- [Aim of the task]: Please copy out the stretch of the listing below from the line containing "Of the mentioned" through the line containing "33.9 inches", word for word.

Excerpts from a spatial dataset
——————————

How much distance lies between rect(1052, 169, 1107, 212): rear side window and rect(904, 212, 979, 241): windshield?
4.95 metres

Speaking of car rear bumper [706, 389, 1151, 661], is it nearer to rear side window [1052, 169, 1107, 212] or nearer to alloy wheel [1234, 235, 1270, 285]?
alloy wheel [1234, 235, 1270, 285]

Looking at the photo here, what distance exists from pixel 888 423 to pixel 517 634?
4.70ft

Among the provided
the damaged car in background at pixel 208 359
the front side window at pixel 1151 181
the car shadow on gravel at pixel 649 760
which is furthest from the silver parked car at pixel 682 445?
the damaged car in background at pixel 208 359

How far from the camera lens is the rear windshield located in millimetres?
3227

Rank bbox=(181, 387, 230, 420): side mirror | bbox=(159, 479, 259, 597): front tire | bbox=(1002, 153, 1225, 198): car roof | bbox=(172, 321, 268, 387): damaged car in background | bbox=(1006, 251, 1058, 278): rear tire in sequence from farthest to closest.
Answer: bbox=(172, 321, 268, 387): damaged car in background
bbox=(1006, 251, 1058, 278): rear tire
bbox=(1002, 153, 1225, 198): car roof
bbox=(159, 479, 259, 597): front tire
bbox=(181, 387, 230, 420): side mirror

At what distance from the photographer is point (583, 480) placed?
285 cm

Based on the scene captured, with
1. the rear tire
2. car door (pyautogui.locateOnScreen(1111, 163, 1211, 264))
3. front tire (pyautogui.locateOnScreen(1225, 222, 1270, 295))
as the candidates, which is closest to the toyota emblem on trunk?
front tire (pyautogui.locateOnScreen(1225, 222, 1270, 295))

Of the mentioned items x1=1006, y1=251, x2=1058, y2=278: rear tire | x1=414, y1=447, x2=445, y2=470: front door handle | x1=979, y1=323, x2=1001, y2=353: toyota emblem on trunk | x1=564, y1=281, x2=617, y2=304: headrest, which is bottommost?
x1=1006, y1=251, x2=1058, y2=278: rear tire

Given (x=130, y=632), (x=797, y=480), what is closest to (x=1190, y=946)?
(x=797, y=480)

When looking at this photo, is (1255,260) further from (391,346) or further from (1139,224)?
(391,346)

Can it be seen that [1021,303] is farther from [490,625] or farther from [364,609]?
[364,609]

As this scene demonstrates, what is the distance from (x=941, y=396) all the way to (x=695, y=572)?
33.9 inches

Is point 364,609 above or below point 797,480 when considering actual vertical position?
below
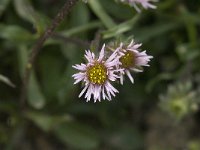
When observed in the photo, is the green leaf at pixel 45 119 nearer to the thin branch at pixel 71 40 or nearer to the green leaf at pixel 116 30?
the thin branch at pixel 71 40

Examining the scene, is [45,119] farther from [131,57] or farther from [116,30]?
[131,57]

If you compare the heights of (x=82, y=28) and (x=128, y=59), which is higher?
(x=82, y=28)

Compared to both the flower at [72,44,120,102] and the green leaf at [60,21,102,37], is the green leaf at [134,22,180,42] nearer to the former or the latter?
the green leaf at [60,21,102,37]

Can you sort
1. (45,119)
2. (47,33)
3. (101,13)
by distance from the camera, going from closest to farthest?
(47,33) < (101,13) < (45,119)

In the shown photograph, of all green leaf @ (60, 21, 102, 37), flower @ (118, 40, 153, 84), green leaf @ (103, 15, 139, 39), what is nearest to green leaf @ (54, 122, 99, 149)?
green leaf @ (60, 21, 102, 37)

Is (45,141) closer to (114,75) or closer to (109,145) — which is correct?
(109,145)

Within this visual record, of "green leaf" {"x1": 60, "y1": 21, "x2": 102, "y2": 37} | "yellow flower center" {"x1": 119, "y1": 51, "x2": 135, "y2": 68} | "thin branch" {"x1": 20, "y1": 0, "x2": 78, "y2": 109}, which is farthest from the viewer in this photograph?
"green leaf" {"x1": 60, "y1": 21, "x2": 102, "y2": 37}

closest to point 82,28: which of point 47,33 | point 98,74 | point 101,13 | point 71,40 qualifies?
point 101,13
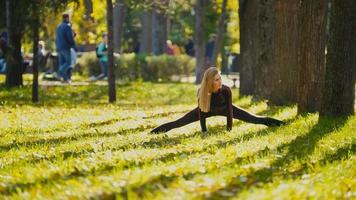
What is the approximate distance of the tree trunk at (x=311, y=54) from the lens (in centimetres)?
1291

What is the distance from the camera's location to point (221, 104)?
11.1 metres

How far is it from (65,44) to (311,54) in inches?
500

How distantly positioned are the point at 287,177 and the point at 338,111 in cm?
486

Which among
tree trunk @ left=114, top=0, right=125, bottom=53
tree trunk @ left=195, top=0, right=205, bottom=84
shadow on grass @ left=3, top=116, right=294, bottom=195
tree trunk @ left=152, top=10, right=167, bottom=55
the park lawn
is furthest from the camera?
tree trunk @ left=152, top=10, right=167, bottom=55

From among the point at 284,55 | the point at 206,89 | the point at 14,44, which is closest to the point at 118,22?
the point at 14,44

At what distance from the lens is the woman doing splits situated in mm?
10844

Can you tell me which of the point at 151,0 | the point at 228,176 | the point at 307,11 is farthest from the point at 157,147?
the point at 151,0

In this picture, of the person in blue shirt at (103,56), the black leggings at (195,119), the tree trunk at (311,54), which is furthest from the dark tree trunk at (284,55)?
the person in blue shirt at (103,56)

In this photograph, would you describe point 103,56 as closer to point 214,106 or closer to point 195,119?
point 195,119

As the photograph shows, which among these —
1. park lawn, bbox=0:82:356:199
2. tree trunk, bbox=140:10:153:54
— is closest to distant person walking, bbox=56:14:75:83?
park lawn, bbox=0:82:356:199

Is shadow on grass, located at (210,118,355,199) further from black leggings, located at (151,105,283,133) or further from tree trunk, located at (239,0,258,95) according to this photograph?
tree trunk, located at (239,0,258,95)

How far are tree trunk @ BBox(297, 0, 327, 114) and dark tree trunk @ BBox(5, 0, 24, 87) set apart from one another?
25.4ft

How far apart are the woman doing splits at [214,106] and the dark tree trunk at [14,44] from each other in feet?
27.0

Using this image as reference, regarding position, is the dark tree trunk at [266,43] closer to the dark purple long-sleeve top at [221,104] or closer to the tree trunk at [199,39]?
the dark purple long-sleeve top at [221,104]
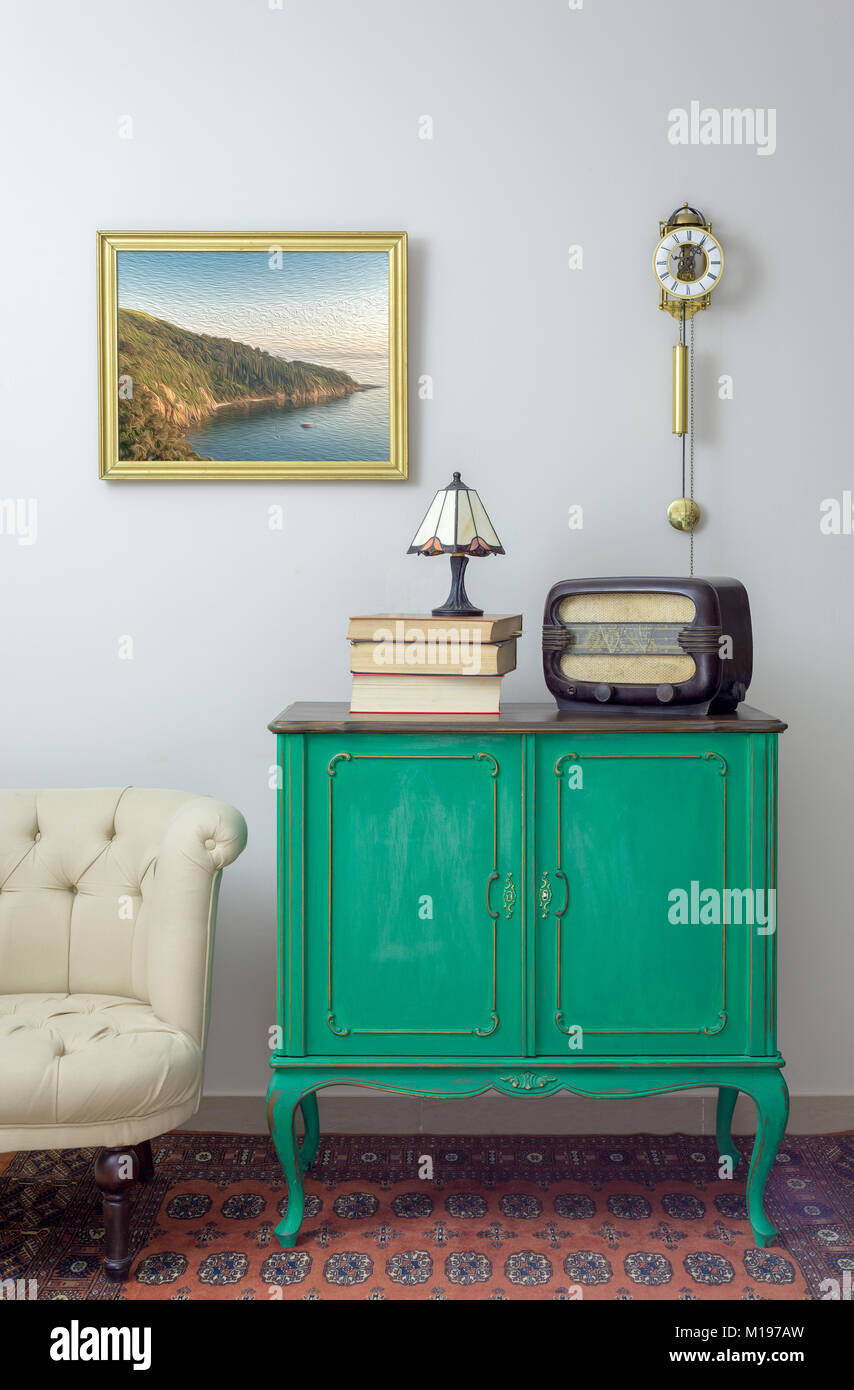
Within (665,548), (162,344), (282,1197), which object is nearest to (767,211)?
(665,548)

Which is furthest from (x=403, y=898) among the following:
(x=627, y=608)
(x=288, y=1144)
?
(x=627, y=608)

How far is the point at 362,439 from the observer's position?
300cm

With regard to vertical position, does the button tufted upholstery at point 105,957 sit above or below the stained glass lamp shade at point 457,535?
below

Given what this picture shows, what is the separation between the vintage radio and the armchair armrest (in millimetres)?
893

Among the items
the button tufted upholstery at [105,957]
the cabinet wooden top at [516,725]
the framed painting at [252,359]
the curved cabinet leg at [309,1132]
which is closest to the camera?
the button tufted upholstery at [105,957]

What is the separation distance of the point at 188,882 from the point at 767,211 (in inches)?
93.1

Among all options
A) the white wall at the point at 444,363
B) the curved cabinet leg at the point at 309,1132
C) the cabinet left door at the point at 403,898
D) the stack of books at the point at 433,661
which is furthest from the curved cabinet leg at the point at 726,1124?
the stack of books at the point at 433,661

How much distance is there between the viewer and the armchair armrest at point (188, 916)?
2504 mm

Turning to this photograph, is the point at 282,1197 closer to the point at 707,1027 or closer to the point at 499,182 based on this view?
the point at 707,1027

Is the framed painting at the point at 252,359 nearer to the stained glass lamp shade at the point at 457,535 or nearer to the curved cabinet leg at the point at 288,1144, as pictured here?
the stained glass lamp shade at the point at 457,535

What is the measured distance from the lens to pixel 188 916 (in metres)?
2.52

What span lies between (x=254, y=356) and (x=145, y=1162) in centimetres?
215

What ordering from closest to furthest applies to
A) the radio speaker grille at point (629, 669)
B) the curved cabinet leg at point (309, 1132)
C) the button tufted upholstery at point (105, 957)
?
the button tufted upholstery at point (105, 957)
the radio speaker grille at point (629, 669)
the curved cabinet leg at point (309, 1132)

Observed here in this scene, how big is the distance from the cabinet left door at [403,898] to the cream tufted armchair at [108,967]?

——————————

- [Reply to the exercise]:
Of the mentioned items x1=1006, y1=251, x2=1058, y2=278: rear tire | x1=414, y1=447, x2=445, y2=470: front door handle | x1=979, y1=323, x2=1001, y2=353: toyota emblem on trunk | x1=564, y1=281, x2=617, y2=304: headrest, which is bottommost?
x1=1006, y1=251, x2=1058, y2=278: rear tire

Given (x=130, y=632), (x=797, y=480), what is closest to (x=1190, y=946)?
(x=797, y=480)

When looking at this photo, is (1255,260) further from (391,346) or further from (1139,224)?
(391,346)

Can it be seen that [1021,303] is farther from [490,625] or farther from [364,609]?
[364,609]

As this scene demonstrates, what is the distance from (x=941, y=396) all the way to (x=695, y=572)?
33.9 inches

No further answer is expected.